Dynamic Warfare… a concept invented long ago that, because of how it was waged and the objectives it held, forced the creation of what we in this article will call a “traditional tour of duty.” Without a traditional tour of duty, the capacity to wage Dynamic Warfare simply would not exist. One begets the other, and vice versa. Or, in other words, if one looks at a war by first studying the kind of tour of duty employed in that war, one can sense and determine the level of resolve a country, America in this case, has in winning that war. If the form of the tour of duty is traditional, then one can expect that America will have entered into Dynamic Warfare, and therein intends to win the war at all costs by decimating the enemy, its power base, its political system, and its leaders.

What then does it say if one looks at American soldiers and sees them experiencing something other than a traditional tour of duty?
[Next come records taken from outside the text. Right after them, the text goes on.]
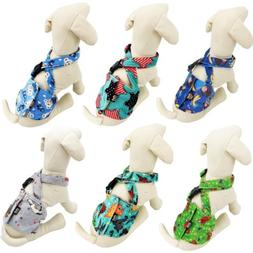 Dog BELLY BAND Wrap Diaper Male Reusable SUSPENDERS Fleece S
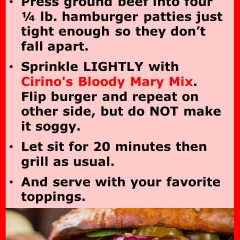 Marinated Hamburgers recipe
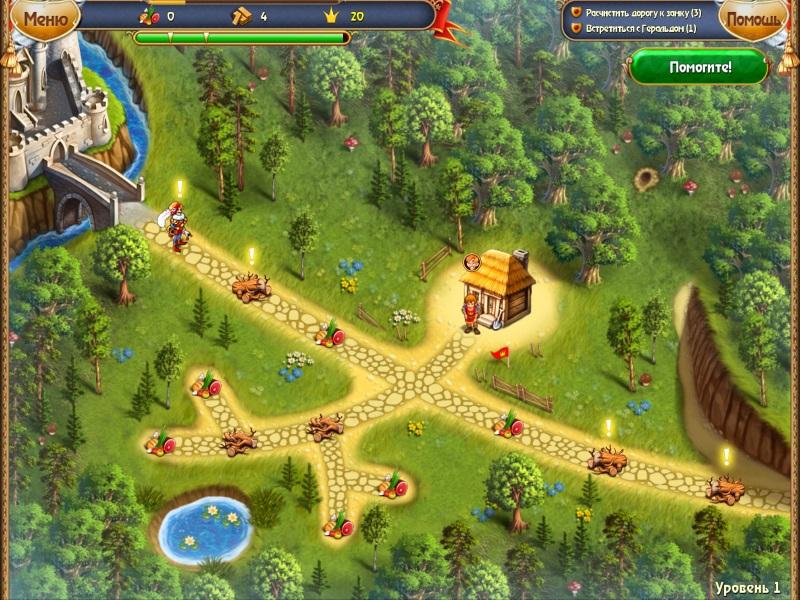 сказочное королевство 3 игра скачать торрент - фото 4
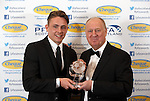 Scott Allan, Hibs gets Championship prize from Billy Brown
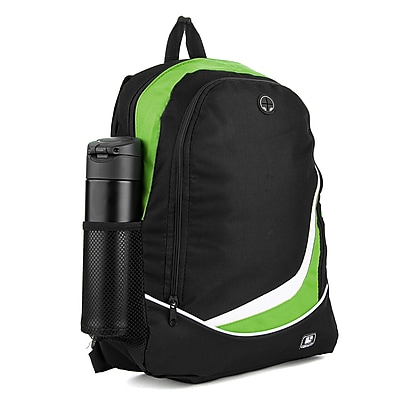 SumacLife Light Weight School Laptop Backpack, Black Green (PT_NBKLEA475_NS)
Is there such a thing? If so, what does it look like? And most importantly, if a traditional tour of duty says America is out to win at all costs, what does it say about America’s resolve when its military falls back on non-traditional tours of duty as a means to accomplish its wartime objectives?

To answer these questions one need only look at America’s modern day wars… beginning with Vietnam and continuing through to Afghanistan.
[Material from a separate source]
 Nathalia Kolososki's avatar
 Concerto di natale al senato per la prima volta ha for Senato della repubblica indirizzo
With little doubt the tours of duty soldiers experienced in Vietnam were not traditional. Then again, the war itself was certainly not an example of Dynamic Warfare either.  
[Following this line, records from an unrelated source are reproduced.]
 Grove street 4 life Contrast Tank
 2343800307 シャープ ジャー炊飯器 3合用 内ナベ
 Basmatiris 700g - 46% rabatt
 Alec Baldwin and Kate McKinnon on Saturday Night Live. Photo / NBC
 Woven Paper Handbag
In Vietnam soldiers were shuttled between units like rental bicycles at a beach. Got a hole somewhere that needs to be filled? Then send a man from one unit to another. Better still, shorten the tour of duty from “the duration” to only 1 year, and then rotate people endlessly from the States to Vietnam, back to the States, then on to Europe or Korea, and then back to the States, and maybe even back again to Vietnam one more time if a man’s time in service lasted long enough to allow for two tours. With such an approach to staffing, it was only natural that in Vietnam there was no such thing as unit cohesion. Instead, the people that made up a unit became bifurcated, broken into new guys, middle timers and short timers. Few of one type mixed with the other, as there was no value in building relationships that would only be torn apart by the vagaries or war, death, reassignment, or the end of a man’s tour of duty. Knowing that anyone you became close to would be gone in, on average, 4 months, suggested that it was a waste of time to make friends among the new guys coming in, or the short timers about to rotate out. In Vietnam a tour of duty was most definitely not traditional. In Vietnam a man’s tour of duty was his own tour of duty. No one else had one like his. No one else lived the same experience.

In Vietnam a man moved through the system by himself, bereft of unit integrity, value or purpose. The only thing that mattered was coming out the other end… “rotating home.”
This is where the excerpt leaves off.